■ SELECTED EXTRACT ■
++++++++++
He damn near pulled off hitting a shot standing from the upper deck in a stadium! It was unbelievable! Loved watching Meadowlark Lemon!
He, and the others on the team, were a great group of guys.
They were a true joy for kids.
Indeed. I've heard this about other Globetrotter players. That their talents, skills and abilities could make most NBA players look small.
When they did play NBA teams, I think they were pretty much undefeated. They won something like 20,000 exhibition games in a row (not all against NBA teams).
I always wondered if the teams they played "threw" those games for the entertainment value or if the Globetrotters were really that good.
RIP
Yep they did. The Washington Generals(I think that was their name) traveled with the Trotters and lost every game. Not to insinuate they could have won if they even wanted to. A good show they were.
The only time times the Globies played NBA teams was in the forties and fifties when they still had the best black players because the NBA didn't allow black players until the early fifties.
In a series of games between the Globies and the Minneapolis Lakers (yes, before they went to LA), the Globies won the first two games but lost every game they played after that. The last game was played in 1958 which the Lakers won by eleven points.
He was a jinni, a gentleman and a genius.
I remember Crusty the Clown losing everything when he bet on the Washington Generals. “I thought they were due”
I remember watching the Harlem Globetrotters Saturday morning cartoon when I was a kid.
Can’t remember which show it was - may have been Scooby Doo. The Globetrotters were riding in a bus and had their hands stuck outside the windows and were dribbling basketballs as the bus sped down the highway! It was hilarious!
The Generals beat the Globetrotters once
All that legit basketball paid off once — on Jan. 5, 1971, in Martin, Tennessee.
Accounts of the game differ, but what’s generally agreed upon is that the Globetrotters were missing their best player, Curly Neal, and were generally in a funk. They weren’t hitting shots, their opponents were. As often happens, everybody stopped looking at the scoreboard to watch the fun things the Globetrotters were doing — until with a few minutes left, the Globetrotters realized they were down 12.
++++++++++
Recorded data
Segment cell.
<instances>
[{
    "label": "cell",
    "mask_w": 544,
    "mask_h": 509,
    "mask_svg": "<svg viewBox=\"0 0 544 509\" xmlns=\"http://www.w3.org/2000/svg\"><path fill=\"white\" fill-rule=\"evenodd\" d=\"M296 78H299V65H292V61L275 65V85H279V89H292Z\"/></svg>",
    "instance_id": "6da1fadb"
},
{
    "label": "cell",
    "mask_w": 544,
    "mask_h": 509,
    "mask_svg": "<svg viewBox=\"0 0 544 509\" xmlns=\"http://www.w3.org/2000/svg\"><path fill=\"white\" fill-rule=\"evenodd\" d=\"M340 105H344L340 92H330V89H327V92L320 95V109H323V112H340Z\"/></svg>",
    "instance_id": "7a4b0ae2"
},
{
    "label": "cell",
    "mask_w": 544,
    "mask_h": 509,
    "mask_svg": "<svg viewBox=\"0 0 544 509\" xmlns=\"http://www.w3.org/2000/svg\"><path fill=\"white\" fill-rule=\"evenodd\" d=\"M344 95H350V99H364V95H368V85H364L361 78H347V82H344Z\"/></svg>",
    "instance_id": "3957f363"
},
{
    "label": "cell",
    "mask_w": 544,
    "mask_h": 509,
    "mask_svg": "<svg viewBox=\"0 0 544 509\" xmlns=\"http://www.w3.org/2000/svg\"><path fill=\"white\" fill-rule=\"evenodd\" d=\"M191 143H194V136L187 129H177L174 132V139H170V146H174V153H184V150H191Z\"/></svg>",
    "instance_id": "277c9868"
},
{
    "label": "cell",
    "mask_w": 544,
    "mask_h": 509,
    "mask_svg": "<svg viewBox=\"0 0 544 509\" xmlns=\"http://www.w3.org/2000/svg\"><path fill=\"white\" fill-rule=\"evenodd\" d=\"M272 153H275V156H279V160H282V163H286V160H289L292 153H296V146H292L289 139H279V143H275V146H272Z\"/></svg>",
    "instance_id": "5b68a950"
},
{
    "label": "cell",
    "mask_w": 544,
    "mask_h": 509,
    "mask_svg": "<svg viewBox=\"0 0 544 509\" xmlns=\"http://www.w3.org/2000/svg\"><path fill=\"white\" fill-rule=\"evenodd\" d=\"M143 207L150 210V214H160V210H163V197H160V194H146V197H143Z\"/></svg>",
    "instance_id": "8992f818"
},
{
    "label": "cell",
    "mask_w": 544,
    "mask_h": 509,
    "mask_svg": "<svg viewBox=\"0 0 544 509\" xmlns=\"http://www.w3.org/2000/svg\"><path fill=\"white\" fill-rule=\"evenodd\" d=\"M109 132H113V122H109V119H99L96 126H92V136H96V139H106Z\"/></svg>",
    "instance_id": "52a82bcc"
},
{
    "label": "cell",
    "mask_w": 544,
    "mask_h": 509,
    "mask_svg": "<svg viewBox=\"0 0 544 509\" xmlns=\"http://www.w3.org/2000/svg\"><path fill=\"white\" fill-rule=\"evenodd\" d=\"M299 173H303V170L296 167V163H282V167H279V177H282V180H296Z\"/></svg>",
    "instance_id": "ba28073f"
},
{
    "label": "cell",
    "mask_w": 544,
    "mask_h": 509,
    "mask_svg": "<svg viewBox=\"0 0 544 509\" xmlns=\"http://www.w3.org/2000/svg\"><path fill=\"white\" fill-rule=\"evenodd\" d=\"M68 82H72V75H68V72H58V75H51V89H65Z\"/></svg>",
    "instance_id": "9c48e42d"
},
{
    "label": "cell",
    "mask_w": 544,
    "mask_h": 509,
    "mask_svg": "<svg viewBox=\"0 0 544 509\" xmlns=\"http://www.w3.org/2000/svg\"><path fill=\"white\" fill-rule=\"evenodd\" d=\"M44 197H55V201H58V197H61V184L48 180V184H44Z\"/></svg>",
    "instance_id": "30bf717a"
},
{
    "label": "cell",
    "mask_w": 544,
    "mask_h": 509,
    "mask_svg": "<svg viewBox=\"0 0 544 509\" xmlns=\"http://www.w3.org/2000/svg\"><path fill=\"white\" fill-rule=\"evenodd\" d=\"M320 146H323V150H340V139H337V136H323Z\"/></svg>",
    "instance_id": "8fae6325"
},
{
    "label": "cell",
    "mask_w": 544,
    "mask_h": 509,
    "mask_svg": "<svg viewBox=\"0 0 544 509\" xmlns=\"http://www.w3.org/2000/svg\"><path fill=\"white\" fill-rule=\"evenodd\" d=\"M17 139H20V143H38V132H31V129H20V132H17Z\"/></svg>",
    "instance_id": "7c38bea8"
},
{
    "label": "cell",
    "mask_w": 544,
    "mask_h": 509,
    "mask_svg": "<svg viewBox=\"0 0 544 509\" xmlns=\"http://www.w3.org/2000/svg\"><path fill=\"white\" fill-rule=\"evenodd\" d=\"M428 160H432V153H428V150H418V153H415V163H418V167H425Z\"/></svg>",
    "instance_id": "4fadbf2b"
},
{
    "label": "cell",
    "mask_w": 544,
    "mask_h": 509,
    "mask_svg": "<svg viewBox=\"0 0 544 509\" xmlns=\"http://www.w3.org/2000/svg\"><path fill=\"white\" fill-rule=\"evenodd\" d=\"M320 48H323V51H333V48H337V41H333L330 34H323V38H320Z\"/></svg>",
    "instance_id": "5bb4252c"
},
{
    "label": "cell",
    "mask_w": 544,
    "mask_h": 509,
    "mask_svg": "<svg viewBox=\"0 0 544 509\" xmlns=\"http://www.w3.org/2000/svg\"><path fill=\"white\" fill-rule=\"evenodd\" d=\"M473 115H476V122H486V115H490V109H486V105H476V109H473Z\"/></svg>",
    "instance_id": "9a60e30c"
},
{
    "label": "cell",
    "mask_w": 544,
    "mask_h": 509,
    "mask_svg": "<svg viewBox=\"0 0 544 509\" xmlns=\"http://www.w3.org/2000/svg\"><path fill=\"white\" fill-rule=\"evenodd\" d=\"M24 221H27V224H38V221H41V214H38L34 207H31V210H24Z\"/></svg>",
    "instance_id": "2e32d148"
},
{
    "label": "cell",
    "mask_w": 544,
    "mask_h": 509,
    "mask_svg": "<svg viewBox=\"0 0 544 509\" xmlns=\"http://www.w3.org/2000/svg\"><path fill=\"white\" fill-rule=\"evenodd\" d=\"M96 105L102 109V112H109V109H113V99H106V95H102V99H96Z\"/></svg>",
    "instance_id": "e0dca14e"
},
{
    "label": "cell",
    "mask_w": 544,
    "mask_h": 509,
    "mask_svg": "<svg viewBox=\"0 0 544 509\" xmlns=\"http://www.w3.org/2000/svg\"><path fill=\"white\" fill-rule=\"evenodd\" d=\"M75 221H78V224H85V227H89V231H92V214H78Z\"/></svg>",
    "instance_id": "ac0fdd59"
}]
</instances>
++++++++++
■ WHAT IS ASKED ■
**1.** From the Globetrotters comments, output the passage that begins at the words "He damn near" and stops after the words "really that good.".
**2.** Please finish out the next part of the Globetrotters comments, picking up after their last sentence.

■ THE REPLIES ■
**1.**
He damn near pulled off hitting a shot standing from the upper deck in a stadium! It was unbelievable! Loved watching Meadowlark Lemon!
He, and the others on the team, were a great group of guys.
They were a true joy for kids.
Indeed. I've heard this about other Globetrotter players. That their talents, skills and abilities could make most NBA players look small.
When they did play NBA teams, I think they were pretty much undefeated. They won something like 20,000 exhibition games in a row (not all against NBA teams).
I always wondered if the teams they played "threw" those games for the entertainment value or if the Globetrotters were really that good.

**2.**
The thing they should’ve done was do their funny basketball tricks, the ones their opponents were not allowed to defend. Instead, they tried to win straight up. That ended with the ball in the hands of Generals owner/player/coach Red Klotz with a few seconds left — and he drilled a shot to give the Generals the win. Martin was a dry town, and the Generals didn’t travel with champagne (for obvious reasons) so they poured orange soda on each other in the locker room.
Klotz would say dozens of times over the years that the stunned fans looked at his team as if they had “killed Santa Claus.” http://www.sbnation.com/2015/8/14/9152971/washington-generals-harlem-globetrotters-losing-all-the-time
The Generals beat the Globetrotters once
All that legit basketball paid off once — on Jan. 5, 1971, in Martin, Tennessee.
Accounts of the game differ, but what’s generally agreed upon is that the Globetrotters were missing their best player, Curly Neal, and were generally in a funk. They weren’t hitting shots, their opponents were. As often happens, everybody stopped looking at the scoreboard to watch the fun things the Globetrotters were doing — until with a few minutes left, the Globetrotters realized they were down 12.
The thing they should’ve done was do their funny basketball tricks, the ones their opponents were not allowed to defend. Instead, they tried to win straight up. That ended with the ball in the hands of Generals owner/player/coach Red Klotz with a few seconds left — and he drilled a shot to give the Generals the win. Martin was a dry town, and the Generals didn’t travel with champagne (for obvious reasons) so they poured orange soda on each other in the locker room.
Klotz would say dozens of times over the years that the stunned fans looked at his team as if they had “killed Santa Claus.”